> [Compiti da svolgere]
**1.** Stampi il passo dell'estratto della newsletter da "Non solo la" fino a "segreto di Stato." incluso.
**2.** Secondo l'estratto della newsletter, in quante mosse vengono raccontati i Futuri Preferibili?
**3.** Indichi se le seguenti affermazioni concordano con l'estratto della newsletter, rispondendo sì o no e citando testualmente le parole decisive: (a) il salto nel futuro serve a prevederlo; (b) Matteo ha inoltrato l'articolo a Paolo dopo averlo letto fino in fondo; (c) nell'estratto si sostiene che valeva la pena di fare debunking della storia.

> [Estratto fornito]

● ● ● ●

In questa newsletter io e Paolo raccontiamo i nostri Futuri Preferibili in tre mosse: partiamo da qualcosa che accade nel presente, prendiamo la rincorsa nel passato e poi facciamo un salto nel futuro. Non per prevederlo, ma per provare a indirizzarlo.
Noi siamo qui
MATTEO
Un paio di settimane fa
Ho finito di leggere l’articolo e l’ho inoltrato subito a Paolo: “Dobbiamo scrivere qualcosa su questo argomento. Non su come imparare a distinguere le notizie vere da quelle false: se lo stanno già chiedendo in molti. La vera sfida è imparare a distinguere le notizie dalle non-notizie. Quando esattamente abbiamo iniziato a considerare una proposta di matrimonio finita male una notizia?”.
PAOLO
Da lì ci siamo rimpallati diversi articoli collegati a questo stesso problema.
Non solo la notizia era una non-notizia, ma pure la notizia che smontava la non-notizia era una non-notizia. Non valeva la pena di fare debunking di questa storia, e tantomeno di farlo con insistenza, come se si stesse investigando un segreto di Stato.

● ● ● ●

(Estratti da un dataset spaziale)

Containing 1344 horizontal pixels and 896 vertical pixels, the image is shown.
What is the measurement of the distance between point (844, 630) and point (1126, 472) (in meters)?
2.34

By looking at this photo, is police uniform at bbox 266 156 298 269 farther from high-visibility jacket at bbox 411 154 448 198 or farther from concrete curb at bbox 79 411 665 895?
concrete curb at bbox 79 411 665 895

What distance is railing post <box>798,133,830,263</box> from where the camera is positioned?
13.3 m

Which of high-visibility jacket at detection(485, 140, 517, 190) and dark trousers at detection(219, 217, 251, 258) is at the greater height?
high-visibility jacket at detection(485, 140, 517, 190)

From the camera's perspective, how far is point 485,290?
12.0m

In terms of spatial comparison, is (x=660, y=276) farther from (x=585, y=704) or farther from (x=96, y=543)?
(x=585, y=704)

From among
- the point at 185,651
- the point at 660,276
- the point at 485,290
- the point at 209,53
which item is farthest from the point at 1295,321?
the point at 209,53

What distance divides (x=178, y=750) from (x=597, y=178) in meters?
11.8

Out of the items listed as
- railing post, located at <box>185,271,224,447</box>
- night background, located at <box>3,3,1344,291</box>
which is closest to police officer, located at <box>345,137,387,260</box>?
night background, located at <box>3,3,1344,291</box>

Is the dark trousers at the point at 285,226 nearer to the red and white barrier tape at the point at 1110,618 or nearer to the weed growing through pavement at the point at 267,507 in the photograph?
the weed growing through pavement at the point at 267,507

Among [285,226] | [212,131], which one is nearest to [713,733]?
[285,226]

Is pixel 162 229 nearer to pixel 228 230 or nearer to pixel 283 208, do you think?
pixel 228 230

● ● ● ●

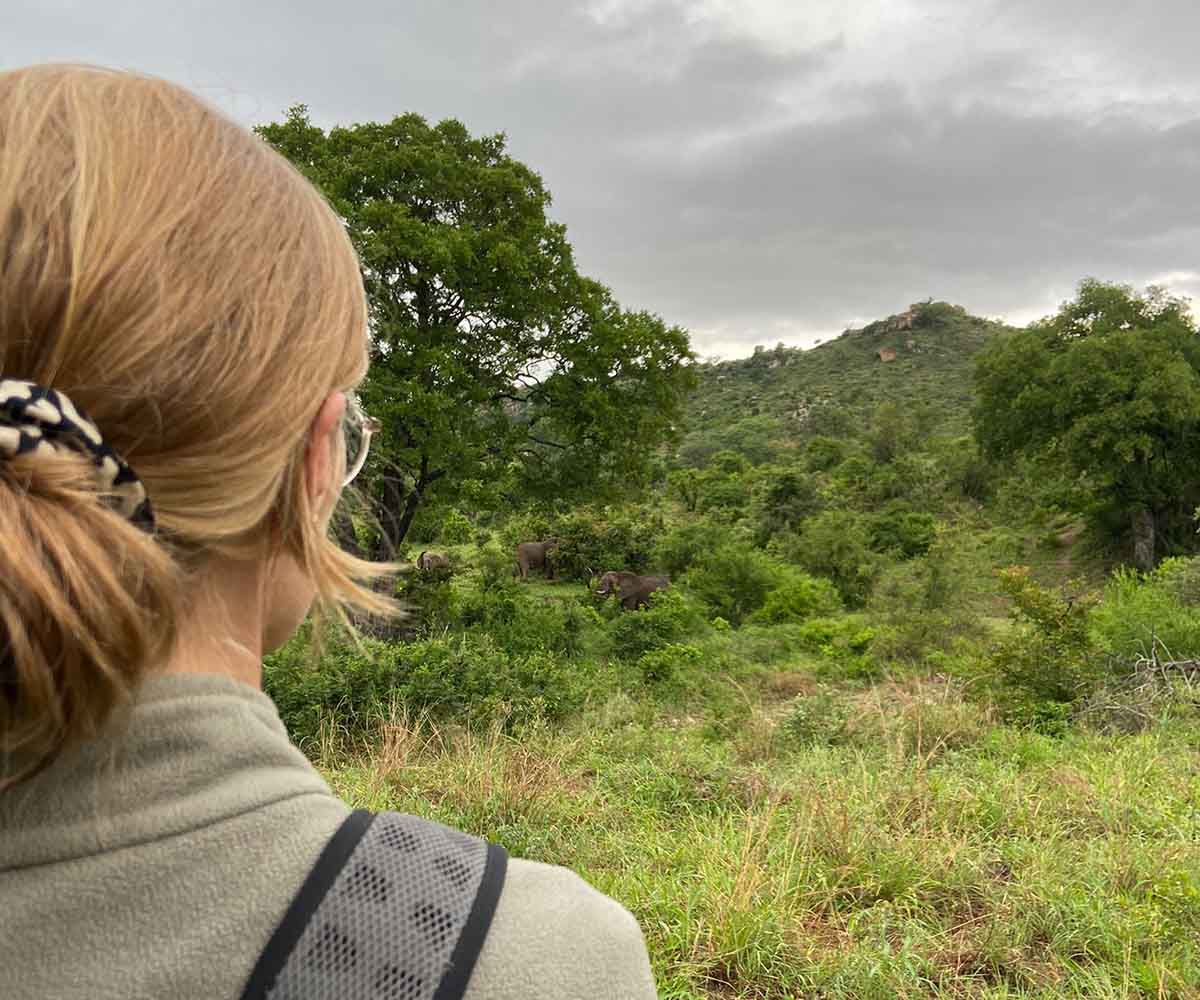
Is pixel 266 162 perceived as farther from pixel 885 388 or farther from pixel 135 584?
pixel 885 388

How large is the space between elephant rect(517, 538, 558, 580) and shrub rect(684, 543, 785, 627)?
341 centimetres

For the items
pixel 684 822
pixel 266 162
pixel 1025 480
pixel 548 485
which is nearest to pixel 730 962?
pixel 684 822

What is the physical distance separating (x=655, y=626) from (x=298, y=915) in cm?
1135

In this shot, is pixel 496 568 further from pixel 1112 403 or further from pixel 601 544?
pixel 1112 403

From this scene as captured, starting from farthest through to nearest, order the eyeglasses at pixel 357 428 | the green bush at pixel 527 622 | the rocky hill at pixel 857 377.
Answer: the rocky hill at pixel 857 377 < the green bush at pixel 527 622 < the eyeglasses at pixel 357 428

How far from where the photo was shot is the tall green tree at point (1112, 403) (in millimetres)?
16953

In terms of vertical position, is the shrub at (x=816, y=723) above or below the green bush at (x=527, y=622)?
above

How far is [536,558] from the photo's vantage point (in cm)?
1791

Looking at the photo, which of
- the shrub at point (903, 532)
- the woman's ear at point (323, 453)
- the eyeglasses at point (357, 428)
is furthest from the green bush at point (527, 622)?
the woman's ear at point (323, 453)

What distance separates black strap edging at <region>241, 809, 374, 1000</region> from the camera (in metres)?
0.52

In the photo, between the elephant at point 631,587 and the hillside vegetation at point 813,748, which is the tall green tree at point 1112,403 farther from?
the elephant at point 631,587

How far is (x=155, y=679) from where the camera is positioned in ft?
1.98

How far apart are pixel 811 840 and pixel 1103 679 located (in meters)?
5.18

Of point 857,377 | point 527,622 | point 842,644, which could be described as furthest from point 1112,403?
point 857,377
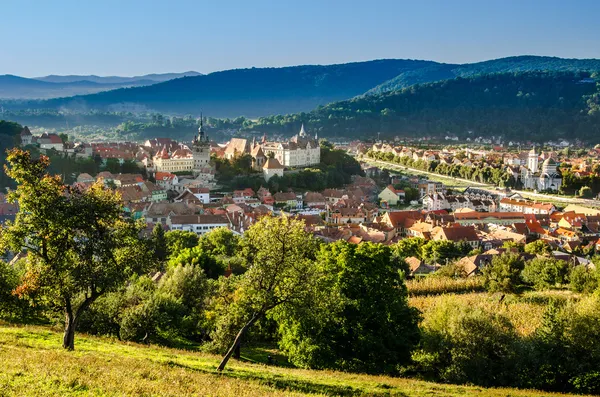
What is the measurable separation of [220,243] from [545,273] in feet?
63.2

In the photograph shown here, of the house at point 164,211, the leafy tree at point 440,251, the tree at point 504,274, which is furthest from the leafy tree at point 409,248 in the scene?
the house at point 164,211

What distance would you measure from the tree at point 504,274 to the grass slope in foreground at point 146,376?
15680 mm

● ● ● ●

> [Risposte ai compiti]
**1.**
Non solo la notizia era una non-notizia, ma pure la notizia che smontava la non-notizia era una non-notizia. Non valeva la pena di fare debunking di questa storia, e tantomeno di farlo con insistenza, come se si stesse investigando un segreto di Stato.

**2.** In tre mosse.

**3.**
(a) No: "Non per prevederlo, ma per provare a indirizzarlo."
(b) Sì: "Ho finito di leggere l’articolo e l’ho inoltrato subito a Paolo"
(c) No: "Non valeva la pena di fare debunking di questa storia"